AI-led or fully automated interviewing processes are being adopted, but the companies using this technology remain a minority for now, said Rose.
More often, a company might use AI systems that look at different things designed to identify top applicants, he said. For asynchronous interviews — video interviews where you either talk to a machine or upload recorded answers — the artificial intelligence software focuses specifically on words used by the candidate.
With that in mind, research certain keywords relevant for that job and incorporate them in your interview answers, speaking to the areas that are in the job posting, Rose said.
"Highlight why you as a candidate shine," he said. Underscore your qualifications, and ensure you give robust answers and anecdotes in the process.
You can also use AI tools as a personal assistant researcher to help you prepare for an interview, said Welch, who is also a CNBC contributor.

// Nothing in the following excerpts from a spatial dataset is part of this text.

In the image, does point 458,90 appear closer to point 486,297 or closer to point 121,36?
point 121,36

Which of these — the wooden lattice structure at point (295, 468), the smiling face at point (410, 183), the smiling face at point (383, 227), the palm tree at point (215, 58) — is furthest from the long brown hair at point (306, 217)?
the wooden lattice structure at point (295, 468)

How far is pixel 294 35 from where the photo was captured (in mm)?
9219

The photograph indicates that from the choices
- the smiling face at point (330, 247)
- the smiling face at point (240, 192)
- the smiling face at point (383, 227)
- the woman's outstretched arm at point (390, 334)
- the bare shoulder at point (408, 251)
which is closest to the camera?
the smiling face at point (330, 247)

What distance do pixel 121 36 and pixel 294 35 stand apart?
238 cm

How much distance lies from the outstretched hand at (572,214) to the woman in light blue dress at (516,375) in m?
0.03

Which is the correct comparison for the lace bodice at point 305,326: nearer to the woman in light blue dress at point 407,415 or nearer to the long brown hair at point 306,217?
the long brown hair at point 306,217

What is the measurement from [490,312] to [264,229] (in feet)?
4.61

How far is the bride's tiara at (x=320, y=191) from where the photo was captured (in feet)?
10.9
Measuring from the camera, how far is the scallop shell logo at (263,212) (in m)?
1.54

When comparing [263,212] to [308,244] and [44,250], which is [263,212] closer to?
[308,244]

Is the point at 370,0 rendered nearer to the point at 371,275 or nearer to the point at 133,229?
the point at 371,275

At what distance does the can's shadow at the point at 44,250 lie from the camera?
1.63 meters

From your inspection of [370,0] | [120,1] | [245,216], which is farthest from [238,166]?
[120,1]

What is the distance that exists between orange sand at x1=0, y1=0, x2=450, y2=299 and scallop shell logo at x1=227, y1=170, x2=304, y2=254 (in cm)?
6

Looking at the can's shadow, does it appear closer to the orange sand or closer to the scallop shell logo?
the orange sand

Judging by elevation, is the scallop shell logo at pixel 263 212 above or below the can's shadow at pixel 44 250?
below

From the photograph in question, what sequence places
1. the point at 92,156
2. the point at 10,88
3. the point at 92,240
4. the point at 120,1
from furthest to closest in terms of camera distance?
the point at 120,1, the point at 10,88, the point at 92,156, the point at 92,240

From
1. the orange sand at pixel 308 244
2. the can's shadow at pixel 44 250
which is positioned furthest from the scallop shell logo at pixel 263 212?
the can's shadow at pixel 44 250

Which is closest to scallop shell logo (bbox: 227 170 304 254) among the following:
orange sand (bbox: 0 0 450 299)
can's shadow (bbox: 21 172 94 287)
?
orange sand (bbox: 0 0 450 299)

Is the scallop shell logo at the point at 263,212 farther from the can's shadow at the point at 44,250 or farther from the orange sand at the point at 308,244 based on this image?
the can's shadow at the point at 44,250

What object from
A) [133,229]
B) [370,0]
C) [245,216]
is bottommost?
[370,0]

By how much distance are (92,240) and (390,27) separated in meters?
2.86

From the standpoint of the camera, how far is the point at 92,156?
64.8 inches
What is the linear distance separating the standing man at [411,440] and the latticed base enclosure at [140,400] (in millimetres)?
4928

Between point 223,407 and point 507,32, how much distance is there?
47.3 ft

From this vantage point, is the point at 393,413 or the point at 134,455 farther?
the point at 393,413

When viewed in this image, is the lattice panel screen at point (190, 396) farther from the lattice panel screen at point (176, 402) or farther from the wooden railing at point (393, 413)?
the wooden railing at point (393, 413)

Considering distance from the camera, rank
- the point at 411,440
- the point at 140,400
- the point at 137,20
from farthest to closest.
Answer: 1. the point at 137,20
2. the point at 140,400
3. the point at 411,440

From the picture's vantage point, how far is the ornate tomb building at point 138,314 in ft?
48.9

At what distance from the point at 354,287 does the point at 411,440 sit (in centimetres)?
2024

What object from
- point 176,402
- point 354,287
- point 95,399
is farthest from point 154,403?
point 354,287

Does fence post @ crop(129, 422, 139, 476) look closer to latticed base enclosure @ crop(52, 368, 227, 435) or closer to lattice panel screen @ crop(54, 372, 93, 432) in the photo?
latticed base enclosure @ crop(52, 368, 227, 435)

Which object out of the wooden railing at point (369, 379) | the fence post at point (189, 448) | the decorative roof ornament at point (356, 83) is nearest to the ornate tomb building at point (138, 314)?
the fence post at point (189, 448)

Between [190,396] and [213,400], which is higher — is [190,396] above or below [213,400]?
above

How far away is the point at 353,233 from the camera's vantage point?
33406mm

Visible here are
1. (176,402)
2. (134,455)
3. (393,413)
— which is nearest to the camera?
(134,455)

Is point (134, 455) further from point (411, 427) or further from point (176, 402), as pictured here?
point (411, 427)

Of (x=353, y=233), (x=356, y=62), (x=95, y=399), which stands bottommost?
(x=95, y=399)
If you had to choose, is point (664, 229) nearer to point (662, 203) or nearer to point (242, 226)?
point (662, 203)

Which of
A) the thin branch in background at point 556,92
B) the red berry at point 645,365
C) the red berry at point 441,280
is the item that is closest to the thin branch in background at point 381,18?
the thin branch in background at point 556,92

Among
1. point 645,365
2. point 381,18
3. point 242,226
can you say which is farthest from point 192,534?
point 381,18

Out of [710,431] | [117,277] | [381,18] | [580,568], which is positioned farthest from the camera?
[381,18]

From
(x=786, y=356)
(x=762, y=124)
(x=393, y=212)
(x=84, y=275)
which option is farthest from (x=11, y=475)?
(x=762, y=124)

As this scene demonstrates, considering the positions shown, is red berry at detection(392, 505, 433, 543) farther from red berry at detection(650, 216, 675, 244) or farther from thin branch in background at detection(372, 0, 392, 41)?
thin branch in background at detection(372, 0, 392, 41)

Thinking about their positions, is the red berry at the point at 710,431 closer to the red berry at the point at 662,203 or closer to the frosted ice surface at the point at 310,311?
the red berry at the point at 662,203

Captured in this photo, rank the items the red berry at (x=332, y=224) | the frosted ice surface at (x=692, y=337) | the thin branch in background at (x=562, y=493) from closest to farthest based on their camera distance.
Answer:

"Some AI tools will coach you before the interview. You should use every tool to practice," she said.
Even if you're not speaking with a human being in real time, still dress and speak as if you're in a formal, in-person interview and be mindful of elements such as background and lighting. These videos are often still reviewed by recruiters and hiring managers, Rose said.
In the same way a candidate might seek out a resume coach or consultant who will help prepare them for the job interview, a candidate should not shy away from seeking help in AI technology for these purposes — however, don't trust the AI to completely write the documents.
"I think you really can hurt yourself [in areas] by using AI — and one is in your cover letter," Welch said.
Hiring managers and recruiters who receive correspondence that is clearly completely written by software can be turned off by that, said Welch, especially if the AI plagiarizes portions or includes errors or falsehoods.
Companies are looking for authenticity in candidates, and submitting material completely engineered by bots will not "push you to the top of the pile," she said.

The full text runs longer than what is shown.